Data listing:
══════

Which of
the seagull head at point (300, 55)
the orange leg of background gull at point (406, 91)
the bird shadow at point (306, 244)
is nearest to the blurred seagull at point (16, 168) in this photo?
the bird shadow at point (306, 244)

══════

**Aim of the task**
Rewrite the data above, swapping every "seagull" for "gull" and leaving all else as it is.

**Response for this exercise**
Which of
the gull head at point (300, 55)
the orange leg of background gull at point (406, 91)
the bird shadow at point (306, 244)
is nearest to the blurred gull at point (16, 168) in this photo?
the bird shadow at point (306, 244)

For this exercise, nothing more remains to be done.